New Delhi: The Kerala high court has ruled that gender discrimination against women at workplace will not constitute the offence of ‘sexual harassment’ under Sexual Harassment of Women at Workplace (Prevention, Prohibition and Redressal) Act, 2013 (POSH Act), Bar and Bench reported.
The court observed that any form of sexual approach or behaviour that is unwelcome and having sexual undertone will come under the definition of ‘sexual harassment’ under POSH Act, the report said.
A division bench of Justices A.M. Shaffique and P. Gopinath emphasised that the very concept of sexual harassment in a workplace against a woman should start from an “express or implied sexual advance, sexual undertone or unwelcome behaviour which has a sexual tone behind it without which provisions of Act 2013 will not apply”.
These observations were made when the court was answering a reference from a single-judge bench that suggested that a prior high court judgment in the case of Anil Rajagopal versus State of Kerala and others needs reconsideration. According to the Bar & Bench report, the single-judge bench opined that discriminatory behaviour on the basis of sex would also have to be included within the definition of sexual harassment.

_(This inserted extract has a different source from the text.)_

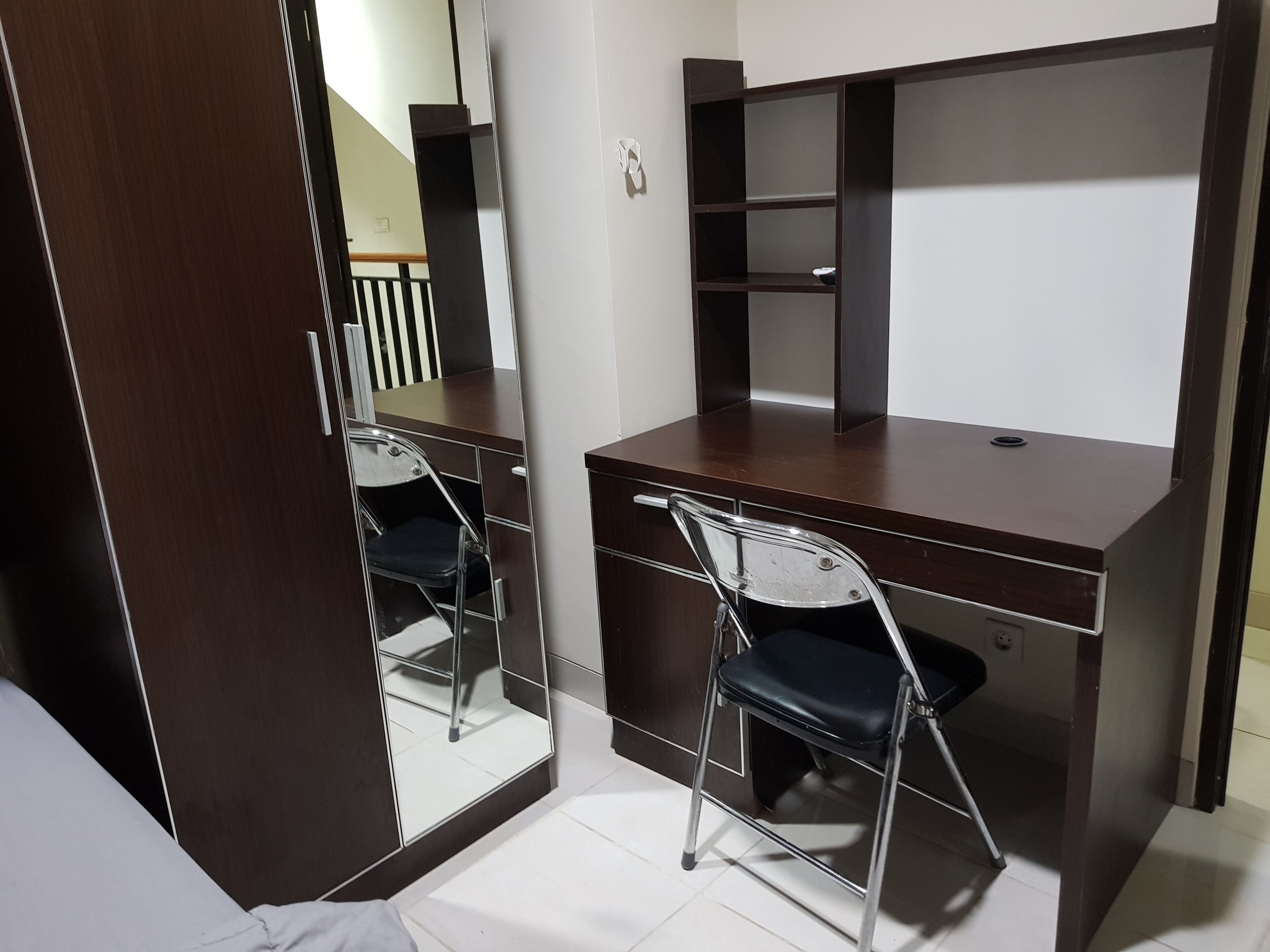 A compact room with a desk, chair, and a large mirror.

According to Live Law, it was contended that harassment can be meted out against an individual in different forms and only in instances where the harassment has an element of sexual advance in some form, it becomes sexual harassment. On the other hand, the respondent contended that any form of discrimination or behaviour which attracts harassment on the basis of difference in sex can also be characterised as sexual harassment.

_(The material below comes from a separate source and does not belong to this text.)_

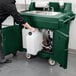 A person pushing a green Cambro CamKiosk portable sink cart with a faucet.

The court explained that the act of harassment would have to relate to a sexual advance “either directly or by implication”, the Bar and Bench report said. “It is possible that there might be other unwelcome acts or behaviour which would amount to a sexual advance or demand which the woman feels to be annoyed on account of the fact that she is a woman.”
“Apparently, the 2013 Act does not contemplate a situation of ‘discrimination on the basis of sex’ whereas it specifically deals with sexual harassment in the workplace,” the court said.
Therefore, the court agreed with the prior high court judgment in the Rajagopal case, and said there was no need to reconsider the said decision.
“We would only clarify that any form of sexual approach or behaviour that is unwelcome will come under the definition of ‘sexual harassment’ and it is not confined to any of the sub clauses mentioned in Section 2(n), which of course will depend upon the materials placed on record and on a case to case basis. But it is made clear that in order to take action under the 2013 Act, the acts complained of should come within the purview of S.2(n) and Section 3 of the Act or any other form of sexual treatment or sexual behaviour on the part of the respondent”, the Bench further explained.